- **RECORDS FOR THIS EXERCISE**
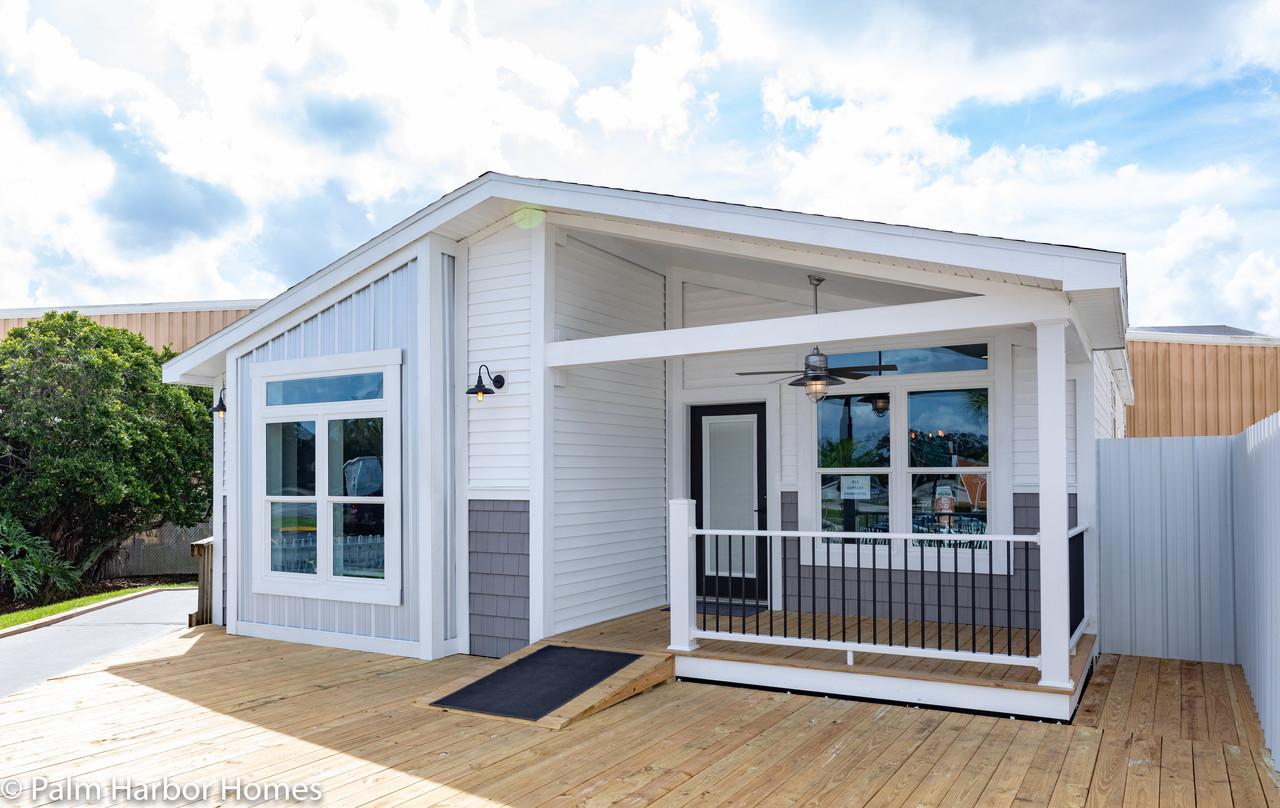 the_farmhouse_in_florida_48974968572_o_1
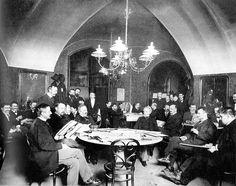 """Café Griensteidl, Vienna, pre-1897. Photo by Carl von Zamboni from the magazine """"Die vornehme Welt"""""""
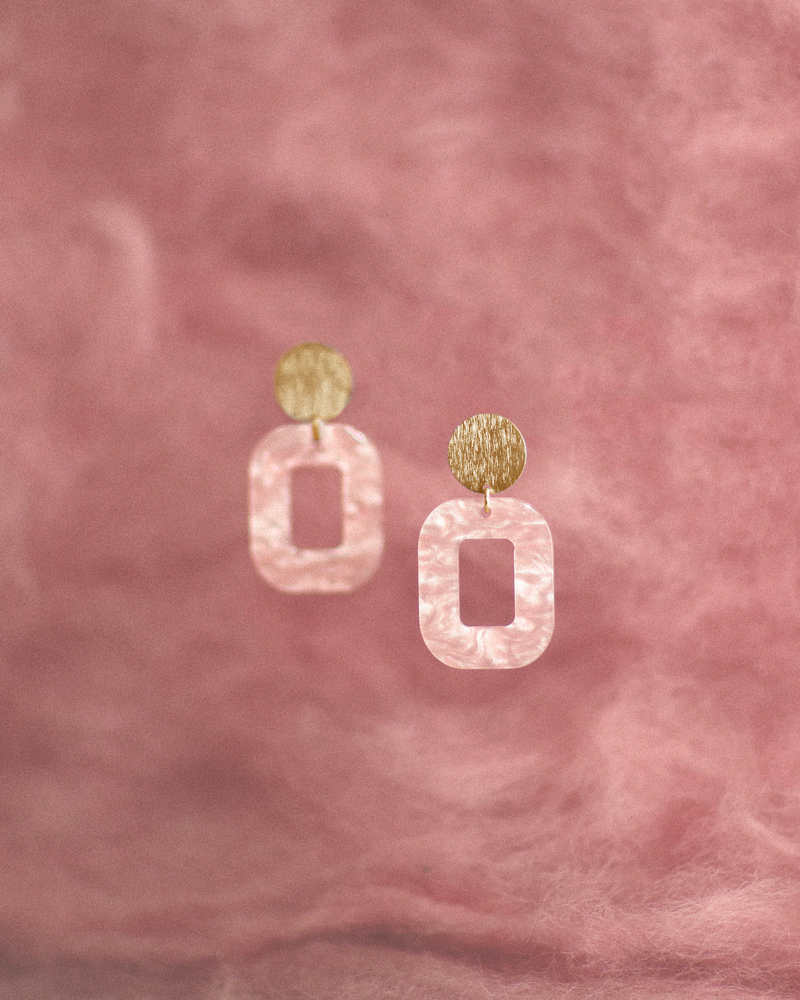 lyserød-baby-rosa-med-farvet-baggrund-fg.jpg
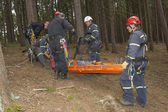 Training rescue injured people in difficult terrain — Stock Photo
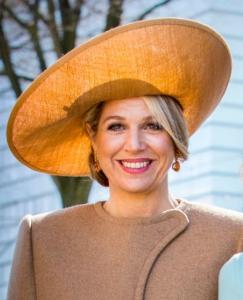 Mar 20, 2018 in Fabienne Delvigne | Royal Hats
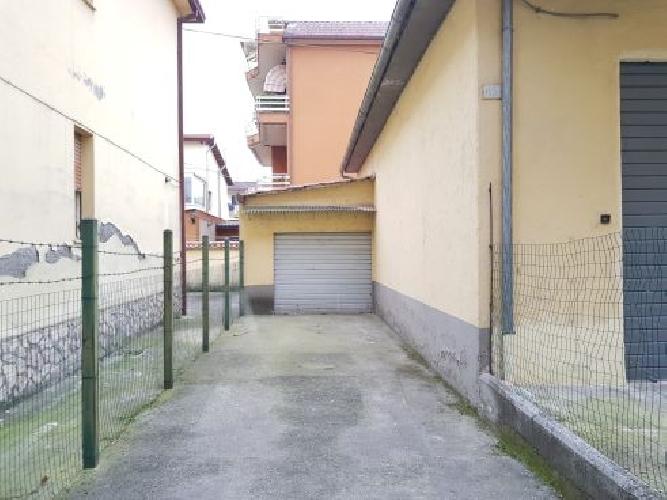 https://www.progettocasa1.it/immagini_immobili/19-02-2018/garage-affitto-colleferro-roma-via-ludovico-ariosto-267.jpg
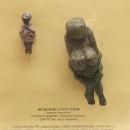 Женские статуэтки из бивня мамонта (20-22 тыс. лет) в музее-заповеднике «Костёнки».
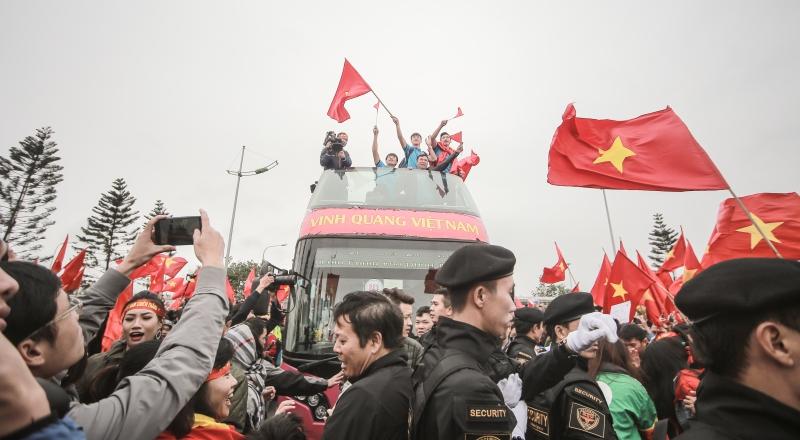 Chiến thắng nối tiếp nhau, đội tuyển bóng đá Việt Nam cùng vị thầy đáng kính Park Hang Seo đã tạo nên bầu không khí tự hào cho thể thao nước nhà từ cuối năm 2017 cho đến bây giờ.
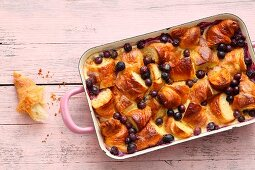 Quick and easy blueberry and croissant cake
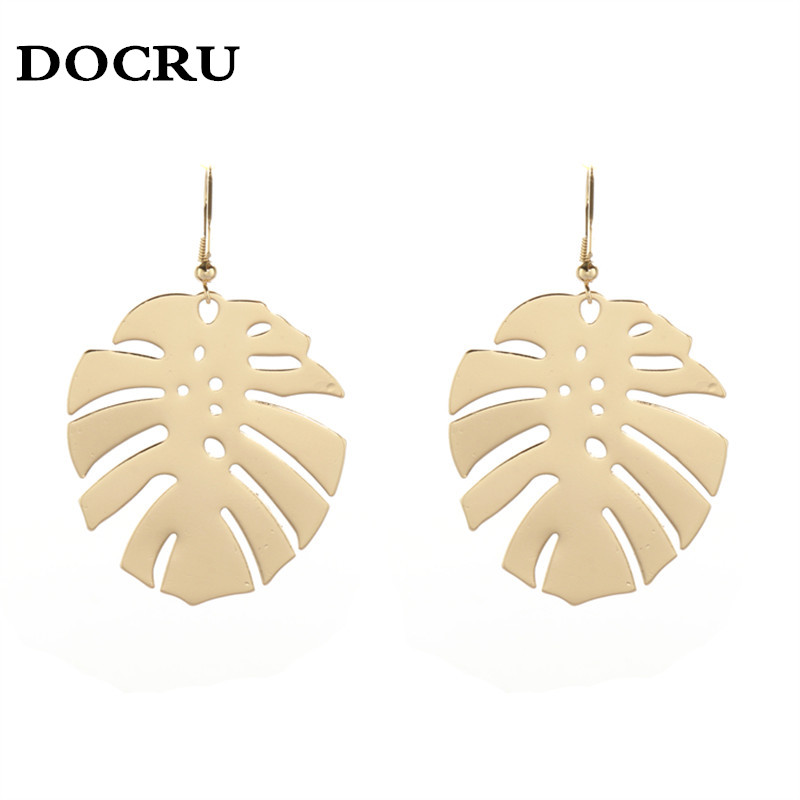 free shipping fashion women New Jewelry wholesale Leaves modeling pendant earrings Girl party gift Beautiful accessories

- **INSTRUCTIONS FOR THE TASK**
Nothing but the lines from the one containing "Quick and easy blueberry and croissant cake" through the final line of the records, both included and copied exactly, should appear in the answer; pictures stay out.

- **TASK RESPONSE**
 Quick and easy blueberry and croissant cake
 free shipping fashion women New Jewelry wholesale Leaves modeling pendant earrings Girl party gift Beautiful accessories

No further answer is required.